Und Zeugnis davon geben, dass wir ein heiliges Volk sind. Wir können versucht sein zu meinen, die Heiligkeit sei nur für einige. »Wir sind alle berufen, heilig zu sein, indem wir in der Liebe leben und im täglichen Tun unser persönliches Zeugnis ablegen, jeder an dem Platz, an dem er sich befindet« (Apostolisches Schreiben Gaudete et exsultate, 14). Wie aber das Wasser in der Wüste nicht ein privates, sondern ein gemeinschaftliches Gut war, und wie das Manna nicht angehäuft werden konnte, weil es sonst verdarb, so breitet sich die gelebte Heiligkeit aus, fließt sie und befruchtet alles um sich herum. Heute entscheiden wir uns, heilig zu sein, wenn wir die Ränder und Peripherien unserer Gesellschaft heilen, dort, wo unser Bruder oder unsere Schwester liegt und unter der Ausschließung leidet. Lassen wir nicht zu, dass es erst die Person nach mir sei, die den Schritt macht, um ihm oder ihr zu helfen, und auch nicht, dass es eine Frage sei, die vonseiten der Institutionen gelöst werden muss; sondern richten wir selbst unseren Blick auf den Bruder oder die Schwester und reichen die Hand, um ihn oder sie aufzurichten. Denn in ihm oder ihr findet sich das Abbild Gottes, ein von Jesus Christus erlöster Bruder oder Schwester. Das bedeutet Christ sein und Tag für Tag gelebte Heiligkeit (vgl. ebd., 98).
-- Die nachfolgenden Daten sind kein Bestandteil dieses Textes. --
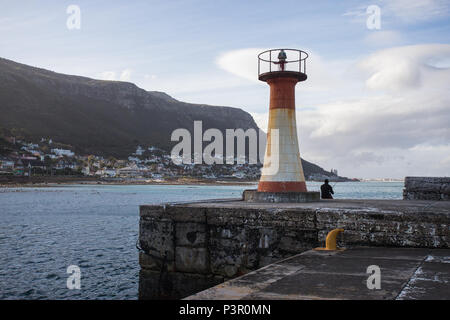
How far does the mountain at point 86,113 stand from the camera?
117250 millimetres

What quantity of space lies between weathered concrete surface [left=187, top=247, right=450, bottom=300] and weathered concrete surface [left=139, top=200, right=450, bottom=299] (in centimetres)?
62

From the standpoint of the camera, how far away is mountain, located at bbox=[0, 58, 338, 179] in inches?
4616

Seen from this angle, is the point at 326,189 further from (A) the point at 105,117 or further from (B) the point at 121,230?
(A) the point at 105,117

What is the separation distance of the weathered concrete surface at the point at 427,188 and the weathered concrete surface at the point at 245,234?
505 cm

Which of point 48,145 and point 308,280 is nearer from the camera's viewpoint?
point 308,280

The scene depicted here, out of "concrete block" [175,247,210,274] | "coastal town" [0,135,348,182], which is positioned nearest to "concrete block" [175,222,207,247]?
"concrete block" [175,247,210,274]

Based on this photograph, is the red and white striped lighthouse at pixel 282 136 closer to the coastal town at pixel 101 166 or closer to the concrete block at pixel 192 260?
the concrete block at pixel 192 260

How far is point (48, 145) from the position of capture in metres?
117

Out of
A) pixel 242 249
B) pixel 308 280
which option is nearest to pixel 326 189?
pixel 242 249

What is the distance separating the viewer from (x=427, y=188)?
40.1 ft

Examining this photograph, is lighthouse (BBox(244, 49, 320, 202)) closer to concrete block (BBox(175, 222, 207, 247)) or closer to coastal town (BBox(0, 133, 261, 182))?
concrete block (BBox(175, 222, 207, 247))

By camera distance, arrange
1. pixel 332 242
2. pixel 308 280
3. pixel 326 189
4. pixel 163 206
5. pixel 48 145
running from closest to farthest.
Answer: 1. pixel 308 280
2. pixel 332 242
3. pixel 163 206
4. pixel 326 189
5. pixel 48 145

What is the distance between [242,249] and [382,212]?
2433 millimetres

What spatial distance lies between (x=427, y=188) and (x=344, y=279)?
30.9 feet
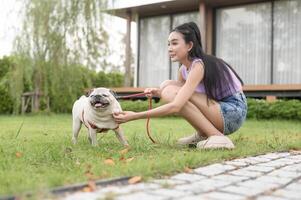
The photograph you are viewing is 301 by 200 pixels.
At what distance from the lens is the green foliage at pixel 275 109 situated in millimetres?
10508

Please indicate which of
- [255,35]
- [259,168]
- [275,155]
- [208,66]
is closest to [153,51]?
[255,35]

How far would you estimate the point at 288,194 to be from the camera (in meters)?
2.52

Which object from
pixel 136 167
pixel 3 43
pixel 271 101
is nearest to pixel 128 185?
pixel 136 167

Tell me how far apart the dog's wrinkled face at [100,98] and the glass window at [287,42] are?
33.3 ft

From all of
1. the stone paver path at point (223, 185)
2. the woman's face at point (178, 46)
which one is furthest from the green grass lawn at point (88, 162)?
the woman's face at point (178, 46)

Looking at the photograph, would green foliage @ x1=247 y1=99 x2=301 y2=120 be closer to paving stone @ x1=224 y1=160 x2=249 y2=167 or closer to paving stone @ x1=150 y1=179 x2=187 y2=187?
paving stone @ x1=224 y1=160 x2=249 y2=167

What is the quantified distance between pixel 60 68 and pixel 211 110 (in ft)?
32.8

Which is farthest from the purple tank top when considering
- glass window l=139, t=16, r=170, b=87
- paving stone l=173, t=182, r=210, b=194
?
glass window l=139, t=16, r=170, b=87

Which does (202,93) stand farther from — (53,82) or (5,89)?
(5,89)

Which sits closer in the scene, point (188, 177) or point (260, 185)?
point (260, 185)

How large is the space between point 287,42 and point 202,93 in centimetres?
979

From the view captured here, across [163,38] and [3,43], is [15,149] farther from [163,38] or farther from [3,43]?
[163,38]

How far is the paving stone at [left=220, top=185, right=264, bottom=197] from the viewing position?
8.10ft

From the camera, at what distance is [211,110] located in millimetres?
4406
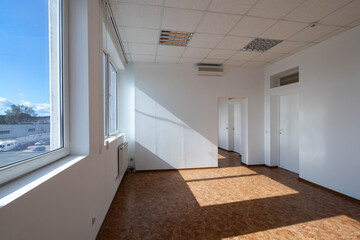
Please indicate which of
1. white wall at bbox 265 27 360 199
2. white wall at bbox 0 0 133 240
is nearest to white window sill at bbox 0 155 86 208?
white wall at bbox 0 0 133 240

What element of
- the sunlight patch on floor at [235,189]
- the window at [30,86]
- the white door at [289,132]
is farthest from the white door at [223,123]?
the window at [30,86]

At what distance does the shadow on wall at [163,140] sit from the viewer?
5.18 metres

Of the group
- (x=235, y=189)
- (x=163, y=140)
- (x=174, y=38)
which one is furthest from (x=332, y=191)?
(x=174, y=38)

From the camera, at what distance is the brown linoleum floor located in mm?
2359

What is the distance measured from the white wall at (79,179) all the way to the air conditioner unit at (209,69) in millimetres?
3396

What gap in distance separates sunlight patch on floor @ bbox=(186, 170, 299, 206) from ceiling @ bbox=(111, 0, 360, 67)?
3169mm

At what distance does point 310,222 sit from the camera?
8.52 feet

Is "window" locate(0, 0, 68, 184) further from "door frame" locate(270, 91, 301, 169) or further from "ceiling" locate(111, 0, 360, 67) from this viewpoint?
"door frame" locate(270, 91, 301, 169)

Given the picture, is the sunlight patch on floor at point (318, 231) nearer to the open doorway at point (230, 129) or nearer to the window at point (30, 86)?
the window at point (30, 86)

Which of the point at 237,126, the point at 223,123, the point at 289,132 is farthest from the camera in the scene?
the point at 223,123

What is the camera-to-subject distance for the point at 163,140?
5.27 m

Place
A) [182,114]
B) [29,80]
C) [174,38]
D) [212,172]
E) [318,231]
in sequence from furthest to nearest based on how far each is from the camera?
[182,114] < [212,172] < [174,38] < [318,231] < [29,80]

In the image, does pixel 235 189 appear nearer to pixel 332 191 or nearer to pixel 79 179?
pixel 332 191

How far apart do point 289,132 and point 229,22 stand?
3.74 m
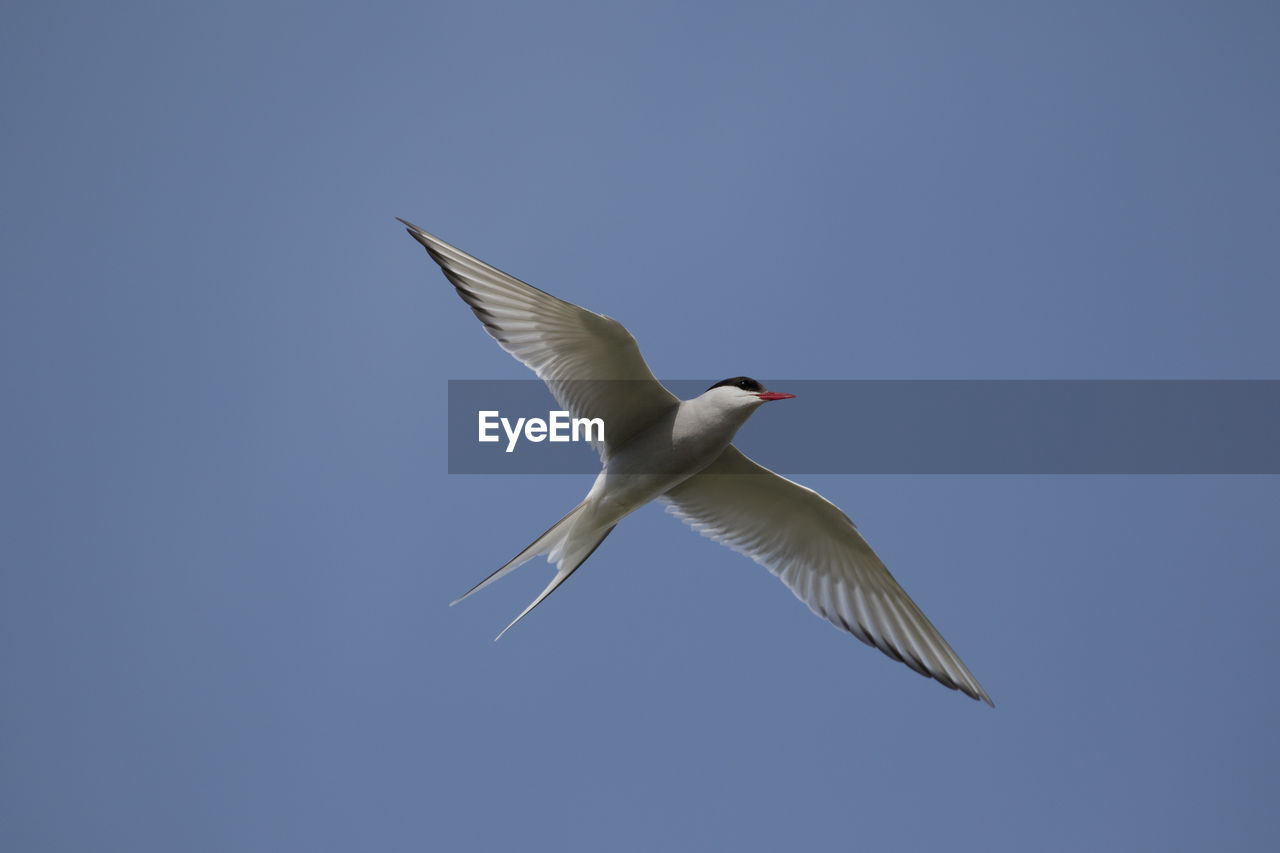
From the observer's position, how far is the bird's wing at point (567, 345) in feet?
13.4

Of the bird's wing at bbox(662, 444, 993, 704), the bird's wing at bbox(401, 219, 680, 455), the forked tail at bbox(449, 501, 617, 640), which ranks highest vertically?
the bird's wing at bbox(401, 219, 680, 455)

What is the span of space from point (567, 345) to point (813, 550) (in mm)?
1833

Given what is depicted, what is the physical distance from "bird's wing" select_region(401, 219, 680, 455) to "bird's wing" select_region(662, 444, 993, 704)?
576 mm

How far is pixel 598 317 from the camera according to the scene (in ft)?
13.3

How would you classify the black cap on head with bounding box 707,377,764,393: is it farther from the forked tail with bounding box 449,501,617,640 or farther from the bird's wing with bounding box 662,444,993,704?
the forked tail with bounding box 449,501,617,640

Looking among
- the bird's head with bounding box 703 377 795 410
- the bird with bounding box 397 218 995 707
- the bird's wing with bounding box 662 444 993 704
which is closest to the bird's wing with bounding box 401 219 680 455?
the bird with bounding box 397 218 995 707

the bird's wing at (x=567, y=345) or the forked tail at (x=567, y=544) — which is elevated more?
the bird's wing at (x=567, y=345)

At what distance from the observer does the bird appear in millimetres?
4184

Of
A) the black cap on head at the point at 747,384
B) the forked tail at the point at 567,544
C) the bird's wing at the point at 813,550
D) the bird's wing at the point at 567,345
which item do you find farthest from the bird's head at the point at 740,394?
the forked tail at the point at 567,544

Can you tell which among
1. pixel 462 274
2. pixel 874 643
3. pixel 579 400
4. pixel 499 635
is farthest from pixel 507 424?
pixel 874 643

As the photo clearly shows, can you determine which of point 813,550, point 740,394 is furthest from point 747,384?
point 813,550

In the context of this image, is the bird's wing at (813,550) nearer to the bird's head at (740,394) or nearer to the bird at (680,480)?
the bird at (680,480)

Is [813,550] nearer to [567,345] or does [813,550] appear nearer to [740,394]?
[740,394]

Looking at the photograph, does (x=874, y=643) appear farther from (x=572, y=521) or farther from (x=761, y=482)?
(x=572, y=521)
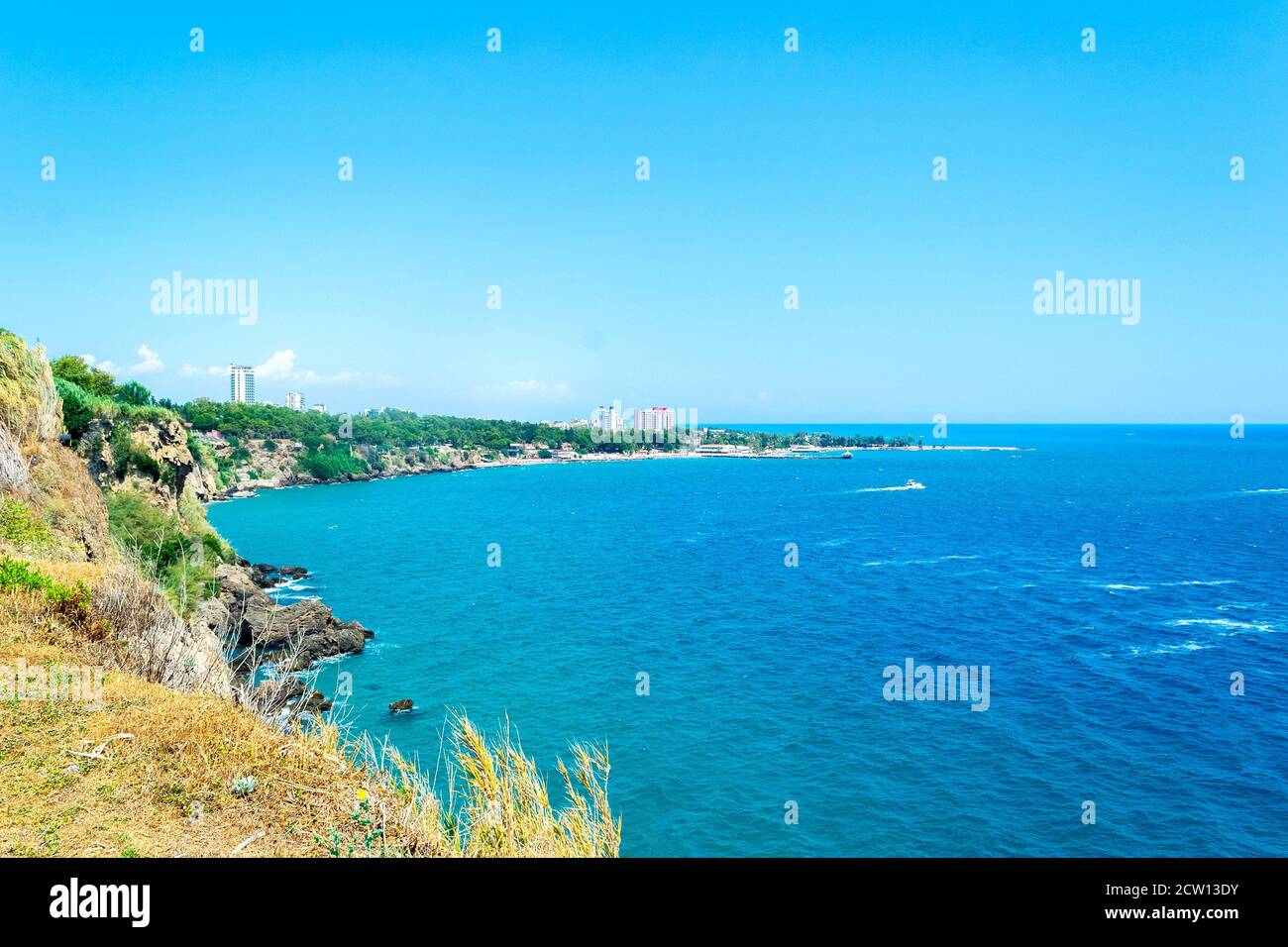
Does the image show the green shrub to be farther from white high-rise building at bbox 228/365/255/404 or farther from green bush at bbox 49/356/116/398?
white high-rise building at bbox 228/365/255/404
In eurer Geschichte habt ihr dem Stolz, Esten zu sein, Ausdruck verliehen. Ihr besingt es mit den Worten: »Este bin ich, Este bleib ich, schön ist es, Este zu sein, wir sind Esten!« Wie schön ist es, sich als Teil eines Volkes fühlen, wie schön ist es, unabhängig und frei zu sein. Gehen wir hin zum heiligen Berg, zum Berg des Mose, zum Berg Jesu. Bitten wir Gott – wie das Motto dieses Besuchs sagt –, unsere Herzen aufzuwecken und uns die Gabe des Heiligen Geistes zu geben, damit wir in jedem Augenblick der Geschichte erkennen, wie wir frei sein, das Gute ergreifen und uns erwählt fühlen sollen; wie wir dazu beitragen können, dass Gott hier in Estland und in aller Welt seinen heiligen Stamm, sein priesterliches Volk wachsen lasse.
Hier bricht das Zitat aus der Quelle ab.